(Lines of data)
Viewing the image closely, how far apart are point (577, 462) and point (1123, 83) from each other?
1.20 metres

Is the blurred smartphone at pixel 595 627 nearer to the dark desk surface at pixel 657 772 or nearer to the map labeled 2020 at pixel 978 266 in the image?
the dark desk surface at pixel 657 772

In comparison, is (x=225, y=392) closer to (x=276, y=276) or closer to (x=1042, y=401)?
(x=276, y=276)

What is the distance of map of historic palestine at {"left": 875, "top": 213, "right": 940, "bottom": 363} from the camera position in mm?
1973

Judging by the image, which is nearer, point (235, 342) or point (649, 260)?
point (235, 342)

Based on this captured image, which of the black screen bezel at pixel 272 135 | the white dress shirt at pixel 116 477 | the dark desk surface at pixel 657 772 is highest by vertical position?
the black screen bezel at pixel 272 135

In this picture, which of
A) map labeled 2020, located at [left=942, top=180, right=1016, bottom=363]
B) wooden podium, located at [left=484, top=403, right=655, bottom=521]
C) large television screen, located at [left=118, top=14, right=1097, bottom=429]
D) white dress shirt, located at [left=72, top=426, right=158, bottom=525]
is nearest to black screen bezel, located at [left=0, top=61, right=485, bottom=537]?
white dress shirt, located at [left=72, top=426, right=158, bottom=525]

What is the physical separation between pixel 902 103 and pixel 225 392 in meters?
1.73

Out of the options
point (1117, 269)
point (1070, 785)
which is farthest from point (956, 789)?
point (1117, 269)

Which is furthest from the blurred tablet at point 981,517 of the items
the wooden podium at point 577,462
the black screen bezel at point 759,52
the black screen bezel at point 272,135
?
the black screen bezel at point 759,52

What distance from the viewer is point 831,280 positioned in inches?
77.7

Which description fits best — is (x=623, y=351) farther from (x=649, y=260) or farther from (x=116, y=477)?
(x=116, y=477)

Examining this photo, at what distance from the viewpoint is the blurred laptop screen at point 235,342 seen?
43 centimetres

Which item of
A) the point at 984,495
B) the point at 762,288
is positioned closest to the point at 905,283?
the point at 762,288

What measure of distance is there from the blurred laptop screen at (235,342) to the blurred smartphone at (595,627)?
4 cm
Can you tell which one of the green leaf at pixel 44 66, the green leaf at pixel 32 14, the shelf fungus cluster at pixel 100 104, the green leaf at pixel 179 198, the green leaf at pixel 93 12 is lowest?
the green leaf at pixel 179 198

Requirement>
Reproduce only those lines of the entries above that run from the line with "Which description fits" to the final line.

Result>
Which description fits best — is (x=623, y=351) farther from (x=649, y=260) or farther from (x=116, y=477)?
(x=116, y=477)

Examining this photo, at what distance from the viewpoint is the blurred laptop screen at point 235,342 seen?
43 centimetres

Which item of
A) the point at 984,495
B) the point at 762,288
is positioned closest to the point at 905,283?
the point at 762,288

What measure of distance is there from the blurred laptop screen at (235,342) to the blurred smartphone at (595,627)?
4 cm
Can you tell which one of the green leaf at pixel 44 66, the green leaf at pixel 32 14, the shelf fungus cluster at pixel 100 104, the green leaf at pixel 179 198, the green leaf at pixel 93 12 is lowest?
the green leaf at pixel 179 198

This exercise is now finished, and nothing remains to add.